OpenVPN not connecting with auth-user-pass

[yoopernc]

I am trying to apply a VPN Profile containing auth-user-pass, but OpenVPN is not prompting for the Username/Password. I should note that this process works if I am using OpenVPN in a Work Profile on the device. However, this issue is related to using OpenVPN in the Personal/System space. Also, if I set up the OpenVPN Profile after the device is provisioned and online, the process below works. It only fails during provisioning.

General information

1. Android Version 10
2. Android Vendor/Custom ROM - N/A
3. Device - Samsung Galaxy S20 5G
4. Version of the app - 0.7.29 downloaded from github

Description of the issue

I'm running my company's provisioning software to setup this device. One thing that is being added is a VPN connection using OpenVPN. When I pass in the certs and private key, this works fine. But when I add auth-user-pass, along with resolv-retry infinite and setenv CLIENT_CERT 0 to the profile, and then call addNewVPNProfile and startProfile. I never get anything back from OpenVPN at this point. I have traces in my IOpenVPNStatusCallback, and expect to see connection status there, but nothing arrives.

I have a WiFi connection, and I know that the VPN Server is active and awaiting connections, as proven by the fact that I can set the VPN Profile after provisioning.

Are there any logs that I can enable to learn more about what OpenVPN is expecting and/or doing at this point?
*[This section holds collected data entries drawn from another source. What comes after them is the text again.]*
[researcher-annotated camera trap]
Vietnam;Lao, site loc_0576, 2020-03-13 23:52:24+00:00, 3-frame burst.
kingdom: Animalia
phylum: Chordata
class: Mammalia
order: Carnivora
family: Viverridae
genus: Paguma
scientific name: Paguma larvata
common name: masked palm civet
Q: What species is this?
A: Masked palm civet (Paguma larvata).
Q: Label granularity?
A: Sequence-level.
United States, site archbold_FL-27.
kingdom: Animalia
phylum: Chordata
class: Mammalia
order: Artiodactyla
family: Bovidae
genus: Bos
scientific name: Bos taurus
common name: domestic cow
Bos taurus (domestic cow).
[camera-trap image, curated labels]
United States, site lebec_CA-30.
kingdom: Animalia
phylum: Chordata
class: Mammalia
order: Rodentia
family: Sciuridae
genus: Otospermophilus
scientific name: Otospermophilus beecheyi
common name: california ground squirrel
Are there log entries in adb logcat that I can search for to get more information?

[schwabe]

What does the normal OpenVPN for Android Log show?

[yoopernc]

Unfortunately, during device provisioning, I do not have access to that. What I see when it works is the two OpenVPN permissions followed by the Username/Password entry screen. After that, the IOpenVPNStatusCallback gets the following in the state and level parameters:

• WAIT; LEVEL_CONNECTING_NO_SERVER_REPLY_YET
• AUTH; LEVEL_CONNECTING_SERVER_REPLIED
• GET_CONFIG; LEVEL_CONNECTING_SERVER_REPLIED
• ASSIGN_IP; LEVEL_CONNECTING_SERVER_REPLIED
• ADD_ROUTES; LEVEL_CONNECTING_SERVER_REPLIED
• CONNECTED; LEVEL_CONNECTED

When it fails, I never see any of the above statuses.

At which time, we call disconnect(), and finish our device provisioning. Once the device reboots, I can then start OpenVPN and tap on the Profile Name to connect to the VPN Server. At that time, I can see the OpenVPN log messages.

[schwabe]

So do you pass auth-user-pass without credentials so the app should popup a message asking fore the credentials or <auth-user-pass>\nuser\pass\</auth-user-pass> with embedded credentials?

[yoopernc]

This is using auth-user-pass without credentials in the VPN Profile. We would like OpenVPN to prompt for user/pass and then come back with successful or failed connection. If failed, we would like OpenVPN to prompt for user/pass again, in case it was entered incorrectly. If successful, we'll disconnect and complete our provisioning. Then the user can connect to VPN after the device has rebooted.

Edit: Actually, if I receive an AUTH_FAILED in the StatusCallback, I will initiate another connection request with the same profile to prompt the user for the correct Username and Password.

[schwabe]

The reason is probably that VPNs started by the external service the initial check step that checks some erros and also checks if it needs to ask for username password. Is this started by the external service or by a user tapping on a VPN profile?

[yoopernc]

This is started using the IOpenVPNAPIService and IOpenVPNAPICallback interfaces. Basically, I'm creating a new ServiceConnection(), and upon receipt of onServiceConnected, I request permissions, and then addNewVPNProfile. After this, I may or may not try to connect using startProfile to verify the configuration works. I hope this helps.